***** Belge

Bir önceki yazıda İslamoğlu’nun, el-Buhârî ve Müslim’den naklettiği İbn Sayyâd kıssasının sonunda geçen “İn yekunhu felen tusallata aleyhi; ve in lem yekunhu felâ hayre leke fî katlihî” ibaresinin geniş açılımını, ilgili dipnotta nasıl verdiğini görmüştük. Metin kısmında verdiği tercüme ise şöyle: “Eğer o (kendisinde) ise onun aleyhinde hüküm verilmez, eğer o (kendisinde) değilse onu öldürmek senin iyiliğine olmaz.” (Üç Muhammed, 31)
Ancak bu çeviride İslamoğlu’nun “atladığı” ve metinle tetabuk etmeyen birkaç “küçük” ayrıntı var: 1) “İn yekunhu felen tusallata aleyhi” cümlesinde geçen “len tusallata” ifadesindeki “len” edatı “gelecek zamanda tekitli olumsuzluk” ifade eder. Dolayısıyla İslamoğlu’nun yaklaşımına göre çeviri, “onun aleyhinde asla hüküm verilmeyecek” tarzında olmalıdır. “Len” edatının “serbest” bir çeviride geniş zaman anlamı verdiğini kabul etsek bile sorun burada bitmiyor: 2) “Sallata” ettirgen fiilinin “tusallitu” formu, “len” edatıyla birlikte (“len tusallata”) tek başına iki şekilde anlaşılabilir: A) Müzekker (eril) muhatap için “Sen ona asla muktedir kılınmayacaksın.” B) Müennes (dişil) üçüncü şahıs için “O (kadın) ona asla muktedir kılınmayacak.”

**********
***** Sağlanan Malzeme

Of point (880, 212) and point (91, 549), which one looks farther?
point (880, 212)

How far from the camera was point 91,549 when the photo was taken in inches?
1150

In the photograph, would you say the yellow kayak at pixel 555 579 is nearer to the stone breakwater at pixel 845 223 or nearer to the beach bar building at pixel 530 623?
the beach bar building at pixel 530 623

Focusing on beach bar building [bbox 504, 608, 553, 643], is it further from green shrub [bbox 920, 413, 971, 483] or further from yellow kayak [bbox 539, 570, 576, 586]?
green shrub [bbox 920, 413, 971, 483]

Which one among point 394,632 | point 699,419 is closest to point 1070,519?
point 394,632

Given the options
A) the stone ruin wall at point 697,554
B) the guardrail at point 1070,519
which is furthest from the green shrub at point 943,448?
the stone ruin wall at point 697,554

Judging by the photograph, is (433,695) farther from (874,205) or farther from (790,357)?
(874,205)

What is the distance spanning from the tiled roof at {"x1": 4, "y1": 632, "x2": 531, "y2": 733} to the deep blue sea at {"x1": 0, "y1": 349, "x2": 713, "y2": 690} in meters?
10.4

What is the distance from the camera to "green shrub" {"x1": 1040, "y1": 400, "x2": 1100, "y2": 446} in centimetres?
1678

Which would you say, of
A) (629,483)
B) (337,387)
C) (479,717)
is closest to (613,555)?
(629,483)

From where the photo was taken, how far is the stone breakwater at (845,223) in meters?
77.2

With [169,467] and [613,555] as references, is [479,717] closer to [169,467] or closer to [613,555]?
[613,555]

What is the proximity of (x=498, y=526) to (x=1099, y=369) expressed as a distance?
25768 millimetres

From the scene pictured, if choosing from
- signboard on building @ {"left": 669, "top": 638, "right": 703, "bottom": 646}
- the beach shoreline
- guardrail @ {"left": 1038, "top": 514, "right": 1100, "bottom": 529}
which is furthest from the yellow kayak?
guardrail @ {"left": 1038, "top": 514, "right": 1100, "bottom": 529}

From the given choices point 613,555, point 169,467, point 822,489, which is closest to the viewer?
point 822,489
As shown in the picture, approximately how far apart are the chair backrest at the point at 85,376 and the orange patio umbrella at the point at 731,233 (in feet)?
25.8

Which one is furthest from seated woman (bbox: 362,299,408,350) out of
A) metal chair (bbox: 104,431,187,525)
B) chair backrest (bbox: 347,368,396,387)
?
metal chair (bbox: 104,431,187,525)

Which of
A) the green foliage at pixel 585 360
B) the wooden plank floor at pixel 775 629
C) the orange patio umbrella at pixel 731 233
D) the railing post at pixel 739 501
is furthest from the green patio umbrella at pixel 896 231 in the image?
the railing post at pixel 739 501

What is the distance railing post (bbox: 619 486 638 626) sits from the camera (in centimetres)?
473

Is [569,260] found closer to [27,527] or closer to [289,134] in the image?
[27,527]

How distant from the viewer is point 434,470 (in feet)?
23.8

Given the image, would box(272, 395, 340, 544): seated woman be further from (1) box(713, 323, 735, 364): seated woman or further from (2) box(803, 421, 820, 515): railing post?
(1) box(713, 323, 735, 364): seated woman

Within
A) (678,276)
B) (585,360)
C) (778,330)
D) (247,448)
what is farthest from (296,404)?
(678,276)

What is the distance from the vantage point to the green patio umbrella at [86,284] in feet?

**********

Görev =
İbn Sayyâd kıssasının çevirisini ele alan metni baştan sona hiçbir değişiklik yapmadan tekrarla. Bu kayıtların metinle hiçbir ilgisi yoktur.

Alıştırma Yanıtı =
Bir önceki yazıda İslamoğlu’nun, el-Buhârî ve Müslim’den naklettiği İbn Sayyâd kıssasının sonunda geçen “İn yekunhu felen tusallata aleyhi; ve in lem yekunhu felâ hayre leke fî katlihî” ibaresinin geniş açılımını, ilgili dipnotta nasıl verdiğini görmüştük. Metin kısmında verdiği tercüme ise şöyle: “Eğer o (kendisinde) ise onun aleyhinde hüküm verilmez, eğer o (kendisinde) değilse onu öldürmek senin iyiliğine olmaz.” (Üç Muhammed, 31)
Ancak bu çeviride İslamoğlu’nun “atladığı” ve metinle tetabuk etmeyen birkaç “küçük” ayrıntı var: 1) “İn yekunhu felen tusallata aleyhi” cümlesinde geçen “len tusallata” ifadesindeki “len” edatı “gelecek zamanda tekitli olumsuzluk” ifade eder. Dolayısıyla İslamoğlu’nun yaklaşımına göre çeviri, “onun aleyhinde asla hüküm verilmeyecek” tarzında olmalıdır. “Len” edatının “serbest” bir çeviride geniş zaman anlamı verdiğini kabul etsek bile sorun burada bitmiyor: 2) “Sallata” ettirgen fiilinin “tusallitu” formu, “len” edatıyla birlikte (“len tusallata”) tek başına iki şekilde anlaşılabilir: A) Müzekker (eril) muhatap için “Sen ona asla muktedir kılınmayacaksın.” B) Müennes (dişil) üçüncü şahıs için “O (kadın) ona asla muktedir kılınmayacak.”